SELECTED TEXT Start Marker

Motivated by the aforementioned challenges, we propose a Graph Convolutional Network guided by an Interactive Memory Fusion mechanism (IMF-GCN) to address the issue of incorporating both global and local dependency information. Specifically, the IMF-GCN framework efficiently fuses local and global dependency information by using a self-attention mechanism to capture the global dependency attention of the sentence, an aspect-aware attention mechanism and local syntactic constraints to capture local dependency attention, and an interactive memory fusion (IMF) mechanism to fuse these two sources of information into a final representation for classification. The resulting representation is fed to a softmax classifier.
In summary, the following are the major contributions of this work:
(1) We use aspect-aware attention and self-attention mechanism to acquire local dependency and global dependency information separately, which thus solved the problem of incomplete information.

SELECTED TEXT End Marker
INFORMATION PROVIDED Start Marker

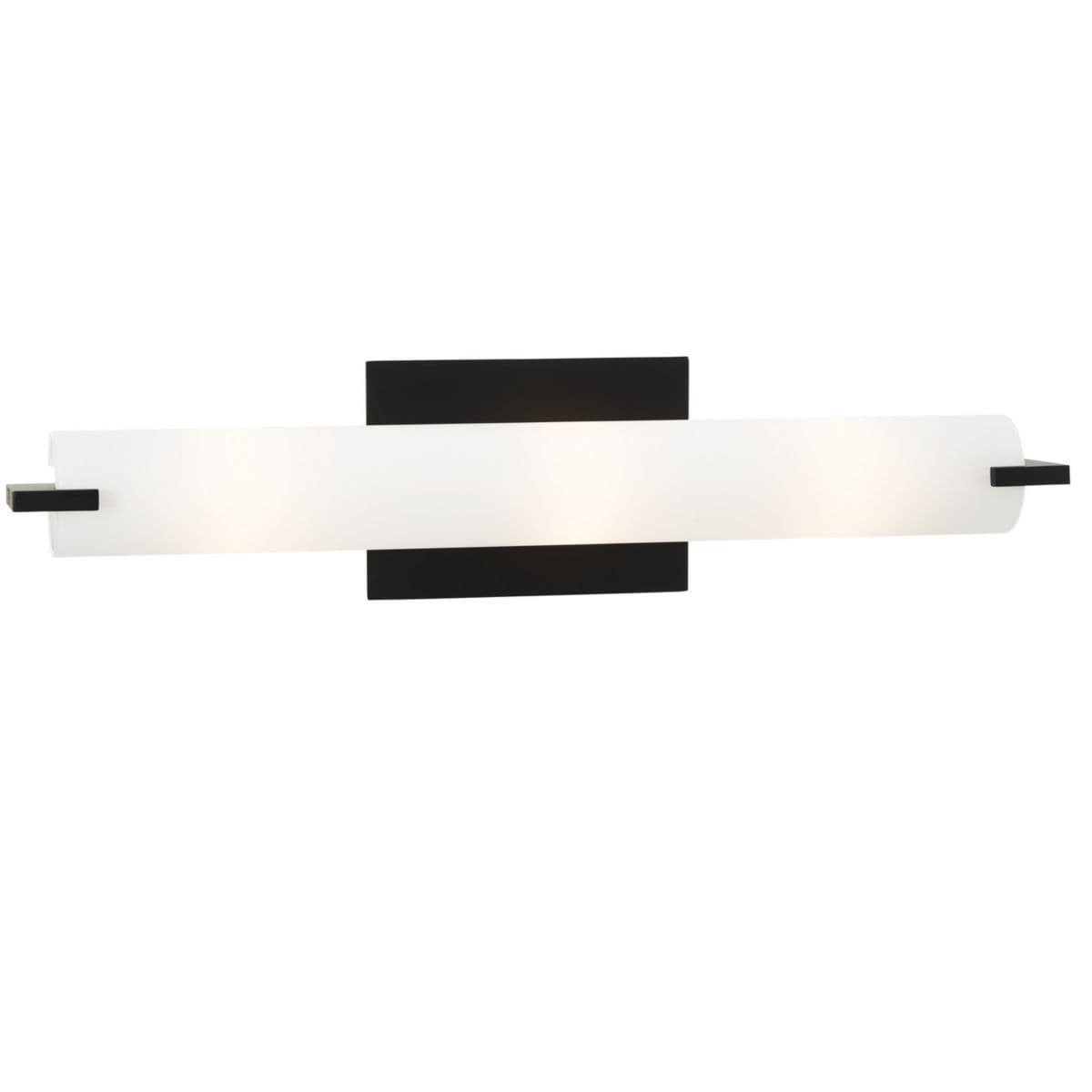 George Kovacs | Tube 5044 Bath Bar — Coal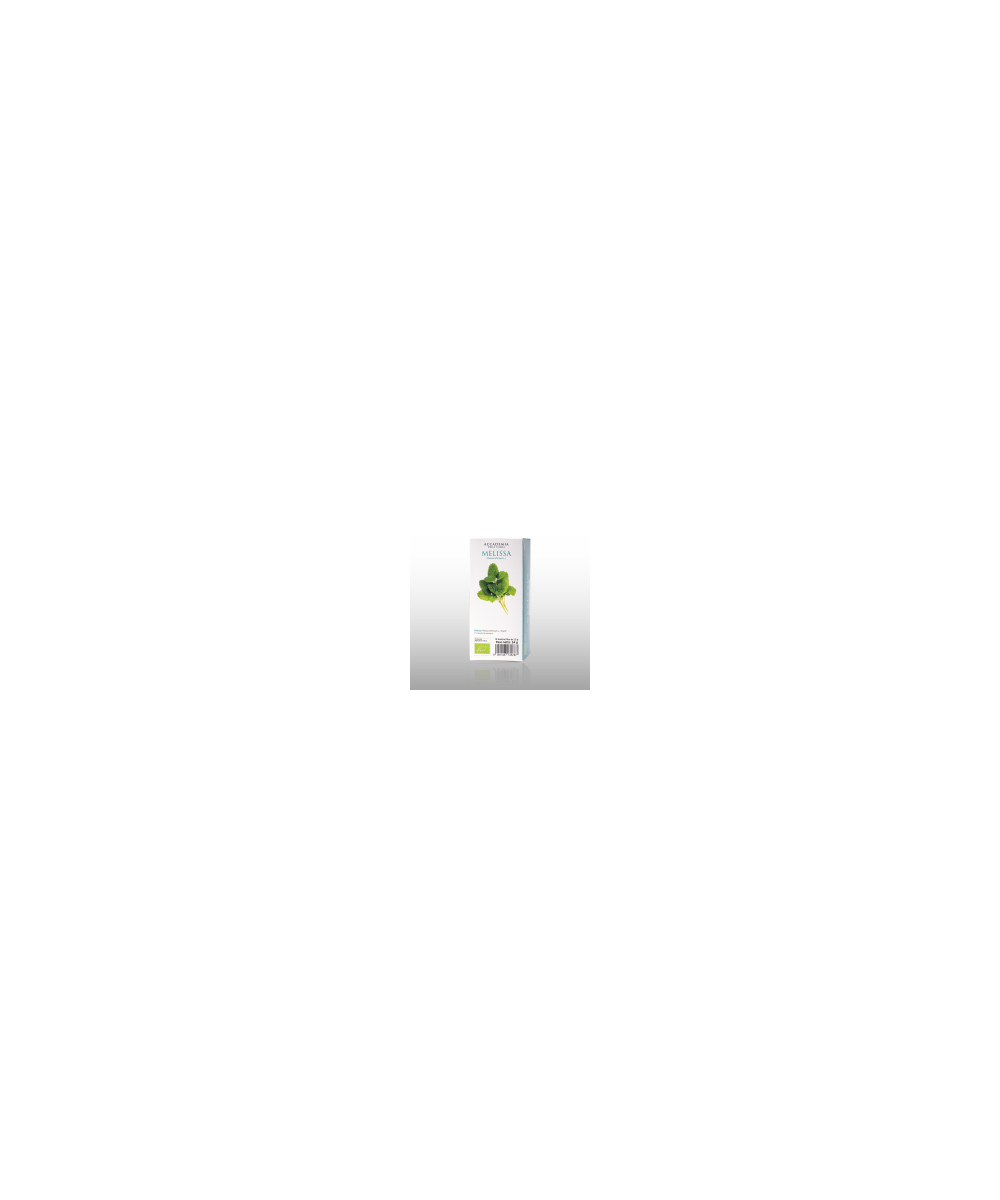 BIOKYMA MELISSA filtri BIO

INFORMATION PROVIDED End Marker

▶ INSTRUCTION A: In the IMF-GCN passage, what is the resulting representation fed to?
▶ INSTRUCTION B: Write the next part of the IMF-GCN passage, picking up after its last sentence.
Nothing in the listing matters for this work.

▶ EXPECTED OUTPUT A: A softmax classifier.

▶ EXPECTED OUTPUT B:
(2) To fully integrate global and local dependency information, an interactive memory fusion layer is proposed to learn the final representation of local and global dependencies.
(3) Through extensive experiments on SemEval 2014 and Twitter datasets, it shows that IMF-GCN effectively combines global and local dependency feature, and achieves higher performance than the baseline model with F1 scores of 79.60%, 82.19% and 77.75%.
Aspect-based sentiment analysis
Aspect-based sentiment analysis is a fine-grained sentiment classification task. Early research work usually relied on traditional classification models such as SVM [16, 27]. In recent years, the neural network models have received increasing attention due to their ability to learn text representation directly from data by skipping the step of extracting feature engineering.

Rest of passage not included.